At least I can console myself that turning left on a plane ain’t what it used to be. I have never much cared for business class — everyone’s too performative. There’s always a hoodie-wearing management consultant talking loudly on his phone right up until the engines rev for take-off, desperate to maximise his billable hours.
There’s the recently retired northern couple on a trip of a lifetime, guzzling the complimentary Veuve until they turn puce and pass out. Then you often get the Arab parents who receive noisy delegations of children and nannies who have been dumped in economy.
Things improved when I landed my first job which included first class travel as one of the perks. I clearly remember my first martini in the Concorde lounge followed by the trepidation as I passed through the curtain into the nose-cone seats.
As I inspected my fellow passengers, what struck me was the middle-brow normality. One chap was filling in the Daily Mail crossword. Another was reading a Dick Francis paperback, whilst a third was eyeing up the spring bulbs in a gardening catalogue.

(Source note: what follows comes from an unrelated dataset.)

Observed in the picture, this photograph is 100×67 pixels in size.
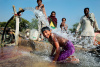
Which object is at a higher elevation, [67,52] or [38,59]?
[67,52]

If this was a club, it was more Royal Automobile than Studio 54.
There followed a few years when I travelled monthly between Heathrow and the Eighties horror movie that was JFK’s Terminal 7. I was on first-name terms with all the stewardesses — handsome ladies like the kind of stern, efficient PAs who are so hard to find these days.
I remember sitting next to Helena Bonham Carter who arrived on board wearing curlers and floral pyjamas and sporting a furry teddy bear hot water bottle which she asked the cabin crew to fill.
Another time I watched in fascination as the Lizard King himself, George Soros, dribbled biscuit crumbs and water all over his navy sleeper suit. I never saw any evidence of Mile-High action. Most passengers had probably not achieved full arousal since Peter, Paul and Mary first left on a jet plane.
Many people love to criticise British Airways, and there have been suggestions that its top cabin has been outclassed by the luxury offered by Emirates or Etihad. But BA always understood that its core customers were paying extra for the freedom to slum it. They didn’t want to feel their nocturnal stumbles to the toilet were a catwalk performance.

A few years ago, a friend in the airline business told me that first class would soon be extinct — squeezed by more comfortable and affordable business class offerings on one side and on the other by the growth of private jet travel.
And certainly, I know fewer people whose accounts departments are willing to sign off on the 10 grand cost of a transatlantic return in first.
Yet, I read recently in the FT that the opposite has happened. Spurred on by competition from the Gulf carriers, European airlines are investing heavily in their most expensive luxury cabins.
BA is betting on a new 2-metre seat which is also wider than the one it replaces. Air France has gone further with La Première — a sprawling “seat-to-suite” offering which extends across five windows.
But I fear these new top-tier options are designed for a different crowd to the one that used to shuffle into the front seats in my day. They are for those who wish to see and be seen, for the YouTubers and the Instagrammers.
It’s about using viral marketing to create a “halo effect” for an airline’s more cost-effective tickets. The very notion that I would ever have taken a photograph of my braised beef and dauphinoise is absurd.
So now I look to a future of queueing in the snail lane and turning right. If, when you’re next rushing to the lounge, you catch sight of a codger waiting at Pret for his cup of tea, spare a thought. That could be your future too — unless you stay focused on flying high on other people’s money.